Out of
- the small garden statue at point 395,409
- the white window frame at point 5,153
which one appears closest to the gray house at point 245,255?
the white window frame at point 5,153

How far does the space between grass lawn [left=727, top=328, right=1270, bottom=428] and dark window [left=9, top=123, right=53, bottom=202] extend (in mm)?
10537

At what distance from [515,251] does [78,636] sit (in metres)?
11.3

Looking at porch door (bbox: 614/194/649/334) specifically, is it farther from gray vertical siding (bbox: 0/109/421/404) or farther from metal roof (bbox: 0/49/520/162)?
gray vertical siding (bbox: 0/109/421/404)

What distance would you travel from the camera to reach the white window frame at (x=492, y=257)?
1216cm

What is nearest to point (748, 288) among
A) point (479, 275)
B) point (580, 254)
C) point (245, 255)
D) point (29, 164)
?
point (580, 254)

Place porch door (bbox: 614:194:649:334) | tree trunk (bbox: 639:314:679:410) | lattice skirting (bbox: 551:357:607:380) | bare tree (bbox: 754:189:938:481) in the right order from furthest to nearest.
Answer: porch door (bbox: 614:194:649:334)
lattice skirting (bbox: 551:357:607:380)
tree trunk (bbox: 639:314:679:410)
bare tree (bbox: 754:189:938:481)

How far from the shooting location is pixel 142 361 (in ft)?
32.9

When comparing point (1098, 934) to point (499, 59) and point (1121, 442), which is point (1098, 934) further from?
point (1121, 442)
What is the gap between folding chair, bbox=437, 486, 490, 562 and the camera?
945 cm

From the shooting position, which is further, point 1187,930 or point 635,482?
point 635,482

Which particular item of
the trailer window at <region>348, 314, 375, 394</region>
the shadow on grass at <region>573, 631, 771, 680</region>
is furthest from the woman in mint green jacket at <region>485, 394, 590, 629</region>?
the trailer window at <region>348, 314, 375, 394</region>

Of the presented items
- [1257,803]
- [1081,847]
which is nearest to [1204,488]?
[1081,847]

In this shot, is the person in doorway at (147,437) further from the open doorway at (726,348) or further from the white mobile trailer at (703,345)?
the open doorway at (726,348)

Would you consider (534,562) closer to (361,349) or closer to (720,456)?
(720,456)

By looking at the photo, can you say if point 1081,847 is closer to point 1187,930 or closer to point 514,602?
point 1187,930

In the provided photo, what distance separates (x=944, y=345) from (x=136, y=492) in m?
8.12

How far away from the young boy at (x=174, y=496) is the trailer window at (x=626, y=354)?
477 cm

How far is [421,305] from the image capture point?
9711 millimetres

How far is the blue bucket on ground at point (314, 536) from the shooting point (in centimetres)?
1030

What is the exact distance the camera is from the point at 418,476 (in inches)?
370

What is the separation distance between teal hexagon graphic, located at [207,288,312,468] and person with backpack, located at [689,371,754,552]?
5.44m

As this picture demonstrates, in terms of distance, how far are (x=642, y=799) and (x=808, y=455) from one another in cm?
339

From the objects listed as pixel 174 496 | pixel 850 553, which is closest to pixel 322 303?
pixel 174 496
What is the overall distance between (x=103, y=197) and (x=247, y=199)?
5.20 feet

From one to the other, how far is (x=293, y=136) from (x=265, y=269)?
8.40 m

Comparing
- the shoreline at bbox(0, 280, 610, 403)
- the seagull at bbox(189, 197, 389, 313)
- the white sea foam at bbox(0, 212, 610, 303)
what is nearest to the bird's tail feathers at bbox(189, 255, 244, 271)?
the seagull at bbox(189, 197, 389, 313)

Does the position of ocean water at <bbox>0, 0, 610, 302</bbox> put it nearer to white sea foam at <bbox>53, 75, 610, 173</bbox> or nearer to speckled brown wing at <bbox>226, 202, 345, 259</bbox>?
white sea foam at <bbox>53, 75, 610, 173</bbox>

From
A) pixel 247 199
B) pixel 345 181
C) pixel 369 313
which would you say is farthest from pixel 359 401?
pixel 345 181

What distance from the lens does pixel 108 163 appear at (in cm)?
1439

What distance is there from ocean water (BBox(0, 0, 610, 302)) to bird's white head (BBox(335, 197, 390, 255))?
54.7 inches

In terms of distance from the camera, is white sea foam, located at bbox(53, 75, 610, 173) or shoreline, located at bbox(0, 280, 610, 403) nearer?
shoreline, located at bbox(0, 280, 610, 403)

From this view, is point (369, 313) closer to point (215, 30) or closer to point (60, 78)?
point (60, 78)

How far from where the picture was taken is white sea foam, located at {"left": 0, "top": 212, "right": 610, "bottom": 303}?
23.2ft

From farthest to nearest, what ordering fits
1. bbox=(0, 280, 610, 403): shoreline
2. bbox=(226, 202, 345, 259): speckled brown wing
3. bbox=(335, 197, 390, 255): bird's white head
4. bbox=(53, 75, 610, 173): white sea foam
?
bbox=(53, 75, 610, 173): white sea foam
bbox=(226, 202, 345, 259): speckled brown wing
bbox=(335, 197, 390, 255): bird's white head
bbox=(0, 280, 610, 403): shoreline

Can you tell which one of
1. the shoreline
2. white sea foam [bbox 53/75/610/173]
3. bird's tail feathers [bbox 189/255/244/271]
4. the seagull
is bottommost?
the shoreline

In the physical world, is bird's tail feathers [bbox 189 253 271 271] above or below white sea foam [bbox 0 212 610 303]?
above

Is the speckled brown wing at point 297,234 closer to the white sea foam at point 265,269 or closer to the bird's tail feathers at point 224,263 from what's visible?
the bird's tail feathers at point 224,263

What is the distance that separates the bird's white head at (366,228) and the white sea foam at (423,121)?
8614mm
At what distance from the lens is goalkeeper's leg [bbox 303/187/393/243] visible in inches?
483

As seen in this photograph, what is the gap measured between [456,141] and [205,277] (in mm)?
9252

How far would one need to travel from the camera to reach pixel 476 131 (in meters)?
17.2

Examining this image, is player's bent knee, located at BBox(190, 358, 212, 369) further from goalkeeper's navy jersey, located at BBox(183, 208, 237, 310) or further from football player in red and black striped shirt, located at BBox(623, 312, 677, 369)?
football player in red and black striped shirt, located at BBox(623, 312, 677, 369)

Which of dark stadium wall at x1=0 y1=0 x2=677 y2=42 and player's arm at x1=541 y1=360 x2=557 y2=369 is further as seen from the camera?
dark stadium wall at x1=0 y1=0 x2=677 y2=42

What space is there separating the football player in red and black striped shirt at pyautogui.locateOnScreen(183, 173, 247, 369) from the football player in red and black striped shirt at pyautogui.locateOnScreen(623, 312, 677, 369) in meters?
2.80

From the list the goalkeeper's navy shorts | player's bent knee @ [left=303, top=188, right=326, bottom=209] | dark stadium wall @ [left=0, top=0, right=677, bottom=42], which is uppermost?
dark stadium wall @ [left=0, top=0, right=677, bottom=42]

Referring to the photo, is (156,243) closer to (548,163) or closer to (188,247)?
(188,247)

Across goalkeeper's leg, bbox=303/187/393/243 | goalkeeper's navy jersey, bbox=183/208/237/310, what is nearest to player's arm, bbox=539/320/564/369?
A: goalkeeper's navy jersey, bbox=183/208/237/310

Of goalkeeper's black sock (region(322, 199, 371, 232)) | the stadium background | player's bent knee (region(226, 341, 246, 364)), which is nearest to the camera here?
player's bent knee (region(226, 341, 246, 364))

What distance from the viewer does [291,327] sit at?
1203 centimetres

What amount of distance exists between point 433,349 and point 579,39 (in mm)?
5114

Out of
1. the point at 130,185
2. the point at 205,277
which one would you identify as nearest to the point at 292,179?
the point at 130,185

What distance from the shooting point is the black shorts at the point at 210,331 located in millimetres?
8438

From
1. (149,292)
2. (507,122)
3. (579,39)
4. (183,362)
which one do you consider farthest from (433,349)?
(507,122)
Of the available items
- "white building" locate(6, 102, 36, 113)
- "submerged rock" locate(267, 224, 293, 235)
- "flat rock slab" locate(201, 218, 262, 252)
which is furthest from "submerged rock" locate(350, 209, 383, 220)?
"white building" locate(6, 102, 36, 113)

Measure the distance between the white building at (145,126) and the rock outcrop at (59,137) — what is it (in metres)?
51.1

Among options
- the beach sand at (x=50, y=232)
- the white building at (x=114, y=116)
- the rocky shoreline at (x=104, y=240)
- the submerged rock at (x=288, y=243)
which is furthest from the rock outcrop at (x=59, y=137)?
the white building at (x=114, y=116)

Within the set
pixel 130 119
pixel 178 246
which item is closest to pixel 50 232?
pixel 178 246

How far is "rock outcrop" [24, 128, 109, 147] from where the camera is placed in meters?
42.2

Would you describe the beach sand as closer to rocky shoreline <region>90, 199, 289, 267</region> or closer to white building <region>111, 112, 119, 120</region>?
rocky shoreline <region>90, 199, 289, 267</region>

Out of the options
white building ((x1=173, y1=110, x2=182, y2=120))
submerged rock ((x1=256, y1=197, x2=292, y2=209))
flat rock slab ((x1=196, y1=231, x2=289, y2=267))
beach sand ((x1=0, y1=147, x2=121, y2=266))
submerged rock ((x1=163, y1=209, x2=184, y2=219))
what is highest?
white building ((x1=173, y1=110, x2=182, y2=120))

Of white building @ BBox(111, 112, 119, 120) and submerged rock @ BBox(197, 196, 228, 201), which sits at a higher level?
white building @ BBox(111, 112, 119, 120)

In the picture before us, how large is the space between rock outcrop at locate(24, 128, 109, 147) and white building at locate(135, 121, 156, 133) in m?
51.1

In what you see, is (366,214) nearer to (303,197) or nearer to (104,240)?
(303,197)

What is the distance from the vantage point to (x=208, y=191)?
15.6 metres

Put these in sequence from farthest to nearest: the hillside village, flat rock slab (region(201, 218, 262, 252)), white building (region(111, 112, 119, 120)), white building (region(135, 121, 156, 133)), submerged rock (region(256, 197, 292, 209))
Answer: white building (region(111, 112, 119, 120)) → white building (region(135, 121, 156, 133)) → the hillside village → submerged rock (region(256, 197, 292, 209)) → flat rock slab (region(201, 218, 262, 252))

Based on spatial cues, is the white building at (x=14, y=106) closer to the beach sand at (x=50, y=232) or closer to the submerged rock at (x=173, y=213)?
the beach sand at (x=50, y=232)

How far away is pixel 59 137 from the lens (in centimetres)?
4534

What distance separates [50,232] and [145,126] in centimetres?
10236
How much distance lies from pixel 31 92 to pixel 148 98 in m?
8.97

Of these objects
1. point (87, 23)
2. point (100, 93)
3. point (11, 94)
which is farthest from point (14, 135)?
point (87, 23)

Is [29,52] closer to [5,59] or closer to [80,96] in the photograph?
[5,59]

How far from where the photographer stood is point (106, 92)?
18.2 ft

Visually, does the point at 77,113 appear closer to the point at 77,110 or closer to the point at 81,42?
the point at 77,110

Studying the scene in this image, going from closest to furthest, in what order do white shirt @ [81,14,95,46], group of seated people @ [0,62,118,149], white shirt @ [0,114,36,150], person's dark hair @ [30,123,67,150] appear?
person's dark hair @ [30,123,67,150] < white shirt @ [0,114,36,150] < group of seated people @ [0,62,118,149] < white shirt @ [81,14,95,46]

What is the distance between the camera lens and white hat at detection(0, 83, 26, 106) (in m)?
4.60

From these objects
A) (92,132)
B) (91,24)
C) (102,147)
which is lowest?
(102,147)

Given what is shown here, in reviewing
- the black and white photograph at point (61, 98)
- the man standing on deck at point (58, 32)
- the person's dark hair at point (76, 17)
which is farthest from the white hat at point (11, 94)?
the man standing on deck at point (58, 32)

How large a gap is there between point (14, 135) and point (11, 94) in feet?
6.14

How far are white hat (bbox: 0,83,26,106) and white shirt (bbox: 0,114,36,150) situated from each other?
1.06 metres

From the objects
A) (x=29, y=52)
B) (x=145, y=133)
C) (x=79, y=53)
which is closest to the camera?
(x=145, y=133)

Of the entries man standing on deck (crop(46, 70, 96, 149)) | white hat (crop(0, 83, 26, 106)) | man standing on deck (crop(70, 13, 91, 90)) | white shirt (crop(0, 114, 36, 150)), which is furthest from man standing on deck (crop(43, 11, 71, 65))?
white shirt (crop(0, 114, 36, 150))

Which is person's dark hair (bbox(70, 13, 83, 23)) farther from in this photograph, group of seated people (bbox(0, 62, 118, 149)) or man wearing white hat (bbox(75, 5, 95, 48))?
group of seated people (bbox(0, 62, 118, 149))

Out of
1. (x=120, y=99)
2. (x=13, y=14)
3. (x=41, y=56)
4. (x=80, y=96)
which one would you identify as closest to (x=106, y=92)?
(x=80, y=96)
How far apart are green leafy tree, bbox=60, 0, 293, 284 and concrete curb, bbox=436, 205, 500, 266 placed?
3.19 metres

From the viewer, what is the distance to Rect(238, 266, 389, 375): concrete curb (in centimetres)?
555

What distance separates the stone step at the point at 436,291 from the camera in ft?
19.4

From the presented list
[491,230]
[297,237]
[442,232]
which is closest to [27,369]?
----
PROBLEM REQUIREMENTS:
Take the line with "Which is person's" and all lines after it to the last line, and reproduce them exactly.

TASK RESULT:
Which is person's dark hair (bbox(70, 13, 83, 23)) farther from in this photograph, group of seated people (bbox(0, 62, 118, 149)) or man wearing white hat (bbox(75, 5, 95, 48))?
group of seated people (bbox(0, 62, 118, 149))

Out of
1. (x=120, y=99)
2. (x=13, y=14)
3. (x=41, y=56)
4. (x=80, y=96)
which one would you identify as closest to (x=106, y=92)?
(x=80, y=96)
How far apart are green leafy tree, bbox=60, 0, 293, 284 and concrete curb, bbox=436, 205, 500, 266 placed?
3.19 metres

From the viewer, what is the distance to Rect(238, 266, 389, 375): concrete curb (in centimetres)?
555

What distance separates the stone step at the point at 436,291 from the camera in ft?
19.4

From the presented list
[491,230]
[297,237]
[442,232]
which is closest to [27,369]?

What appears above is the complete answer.